Report how many lines in the entries contain the string "fill". Give only the number.

**Available records**
::::::::::
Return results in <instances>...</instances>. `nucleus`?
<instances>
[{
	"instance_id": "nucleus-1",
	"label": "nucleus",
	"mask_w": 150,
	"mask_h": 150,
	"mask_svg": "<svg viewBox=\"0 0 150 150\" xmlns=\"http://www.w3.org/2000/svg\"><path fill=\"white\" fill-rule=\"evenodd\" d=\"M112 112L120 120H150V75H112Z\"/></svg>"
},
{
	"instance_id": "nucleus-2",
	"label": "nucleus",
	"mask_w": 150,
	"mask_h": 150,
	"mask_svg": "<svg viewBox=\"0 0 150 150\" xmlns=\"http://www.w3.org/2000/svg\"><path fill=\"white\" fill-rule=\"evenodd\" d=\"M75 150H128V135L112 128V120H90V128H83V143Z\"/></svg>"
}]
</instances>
::::::::::
**Problem solution**
2